CoverMyMeds ePA approval rate: 74% on first submission for supported medications according to McKesson's 2024 prior authorization outcome data, versus 61% for fax-based equivalents.

Pricing: Free for practices (pharmacy-funded model). Specialty PA modules may have per-transaction fees for high-complexity workflows.

Best for: Specialty practices where medication PA volume exceeds 30 requests per week and payer denial rates on first submission are a documented problem.


4. Infinx PA+

Infinx PA+ combines an AI engine for PA submission with a human escalation team for complex or denied PAs. It's the hybrid model: the software handles straightforward authorizations electronically, and when a PA is denied or pended for clinical review, a specialized PA coordinator from Infinx's team handles the appeal.

Infinx PA denial appeal success rate: 68% on first-level appeals according to Infinx's 2024 outcome report—significantly higher than the industry average of 43% for practices handling appeals in-house.

For practices with high denial rates (oncology practices often see 18–22% PA denial rates on first submission), Infinx's built-in appeal handling converts the software from a status tracker into a full PA lifecycle manager.

Pricing: Per-PA pricing with tiered volume discounts. Typical range: $12–$18 per PA managed end-to-end including appeals.
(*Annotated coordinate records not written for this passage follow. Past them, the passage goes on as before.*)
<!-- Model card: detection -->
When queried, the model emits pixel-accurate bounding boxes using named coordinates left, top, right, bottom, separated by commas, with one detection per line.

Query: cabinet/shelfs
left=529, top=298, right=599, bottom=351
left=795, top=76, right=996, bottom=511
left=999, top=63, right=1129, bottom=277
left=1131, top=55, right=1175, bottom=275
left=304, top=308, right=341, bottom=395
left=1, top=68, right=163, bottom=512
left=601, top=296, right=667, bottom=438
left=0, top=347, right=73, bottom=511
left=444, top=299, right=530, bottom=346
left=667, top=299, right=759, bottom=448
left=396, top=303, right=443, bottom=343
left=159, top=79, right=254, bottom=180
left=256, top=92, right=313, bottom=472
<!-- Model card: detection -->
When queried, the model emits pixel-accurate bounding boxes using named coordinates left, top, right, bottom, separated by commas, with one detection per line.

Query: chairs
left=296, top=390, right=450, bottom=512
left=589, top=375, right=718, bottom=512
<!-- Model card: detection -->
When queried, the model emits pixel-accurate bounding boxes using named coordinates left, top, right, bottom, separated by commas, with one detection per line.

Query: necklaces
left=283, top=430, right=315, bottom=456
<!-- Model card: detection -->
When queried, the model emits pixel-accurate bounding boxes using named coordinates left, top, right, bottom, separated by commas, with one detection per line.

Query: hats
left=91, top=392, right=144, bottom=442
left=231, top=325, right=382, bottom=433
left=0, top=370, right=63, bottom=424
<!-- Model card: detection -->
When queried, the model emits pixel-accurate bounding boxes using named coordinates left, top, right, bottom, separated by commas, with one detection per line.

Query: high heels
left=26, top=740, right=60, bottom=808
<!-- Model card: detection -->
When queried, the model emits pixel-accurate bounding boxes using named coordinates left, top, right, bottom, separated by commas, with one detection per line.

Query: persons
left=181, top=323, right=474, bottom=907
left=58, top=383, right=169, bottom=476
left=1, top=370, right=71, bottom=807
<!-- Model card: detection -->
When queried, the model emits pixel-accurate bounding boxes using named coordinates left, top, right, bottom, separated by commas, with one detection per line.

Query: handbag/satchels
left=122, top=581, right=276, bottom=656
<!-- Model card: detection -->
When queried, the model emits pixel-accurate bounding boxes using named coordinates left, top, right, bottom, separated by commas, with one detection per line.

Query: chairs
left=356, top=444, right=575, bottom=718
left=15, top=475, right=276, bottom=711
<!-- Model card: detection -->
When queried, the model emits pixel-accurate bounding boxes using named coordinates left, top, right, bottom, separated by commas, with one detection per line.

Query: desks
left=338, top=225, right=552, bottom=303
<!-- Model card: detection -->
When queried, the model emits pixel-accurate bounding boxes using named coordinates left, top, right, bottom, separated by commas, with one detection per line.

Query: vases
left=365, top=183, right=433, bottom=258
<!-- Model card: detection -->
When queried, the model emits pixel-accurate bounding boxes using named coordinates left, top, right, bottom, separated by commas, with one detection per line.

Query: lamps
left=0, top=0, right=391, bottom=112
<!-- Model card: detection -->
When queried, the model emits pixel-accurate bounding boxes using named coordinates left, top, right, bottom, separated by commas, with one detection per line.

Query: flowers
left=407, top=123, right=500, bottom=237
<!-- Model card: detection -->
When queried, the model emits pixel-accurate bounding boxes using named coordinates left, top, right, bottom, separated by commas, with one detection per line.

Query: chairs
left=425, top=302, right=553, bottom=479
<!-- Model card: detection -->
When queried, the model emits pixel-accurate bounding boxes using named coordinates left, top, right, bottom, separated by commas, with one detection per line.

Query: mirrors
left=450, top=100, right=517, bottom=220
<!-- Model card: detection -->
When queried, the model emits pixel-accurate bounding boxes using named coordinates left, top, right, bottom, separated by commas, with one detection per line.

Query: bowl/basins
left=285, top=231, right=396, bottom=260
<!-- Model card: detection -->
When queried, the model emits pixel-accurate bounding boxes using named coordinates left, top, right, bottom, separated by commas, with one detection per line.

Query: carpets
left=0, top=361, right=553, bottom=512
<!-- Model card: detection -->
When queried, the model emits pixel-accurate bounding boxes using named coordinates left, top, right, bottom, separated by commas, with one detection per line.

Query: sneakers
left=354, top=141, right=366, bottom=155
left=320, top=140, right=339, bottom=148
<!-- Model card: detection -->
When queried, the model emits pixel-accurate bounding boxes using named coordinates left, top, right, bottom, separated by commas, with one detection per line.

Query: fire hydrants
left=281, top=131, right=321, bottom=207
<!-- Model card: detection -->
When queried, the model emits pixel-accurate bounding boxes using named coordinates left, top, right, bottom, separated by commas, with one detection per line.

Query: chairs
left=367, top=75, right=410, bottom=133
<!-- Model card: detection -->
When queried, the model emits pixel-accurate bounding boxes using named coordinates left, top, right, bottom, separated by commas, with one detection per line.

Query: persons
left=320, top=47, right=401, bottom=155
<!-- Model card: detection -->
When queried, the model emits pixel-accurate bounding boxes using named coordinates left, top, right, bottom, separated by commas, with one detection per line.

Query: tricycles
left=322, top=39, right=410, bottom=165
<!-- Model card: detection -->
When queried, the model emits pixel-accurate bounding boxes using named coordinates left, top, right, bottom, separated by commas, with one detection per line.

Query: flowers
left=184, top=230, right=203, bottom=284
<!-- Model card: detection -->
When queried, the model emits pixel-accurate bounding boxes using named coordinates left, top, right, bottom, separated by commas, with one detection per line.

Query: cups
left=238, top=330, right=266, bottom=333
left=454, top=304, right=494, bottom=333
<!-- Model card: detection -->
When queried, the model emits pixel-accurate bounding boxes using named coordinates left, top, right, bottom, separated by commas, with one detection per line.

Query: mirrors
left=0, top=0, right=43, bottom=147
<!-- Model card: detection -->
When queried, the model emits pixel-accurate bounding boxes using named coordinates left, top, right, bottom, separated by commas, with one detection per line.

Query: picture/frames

Best for: High-acuity specialty practices (oncology, rare disease, complex surgical) where denial management is as important as submission speed.


5. RTPA by MDeverywhere (Epic-integrated)

For Epic shops, RTPA (Real-Time Prior Authorization) built into Epic's Payer Platform is the most seamless option. RTPA submits PA requests directly from the Epic order workflow, polls for status in the background, and surfaces approvals or denials in the clinician's chart without any staff action beyond initiating the order.

According to HIMSS's 2024 Health IT Adoption Report, a majority of US office-based physicians now use an EHR—and for Epic users specifically, RTPA eliminates the context switch from the chart to a separate PA portal entirely.

Epic RTPA approval return time: median 2.1 hours for connected payers (Blue Cross Blue Shield national plans, UnitedHealth, Aetna, Cigna) according to Epic's 2024 Payer Platform benchmarks.

Best for: Epic-based multi-specialty practices with national payer contracts where RTPA payer connections align with the practice's payer mix. Less effective for regional payer dominance.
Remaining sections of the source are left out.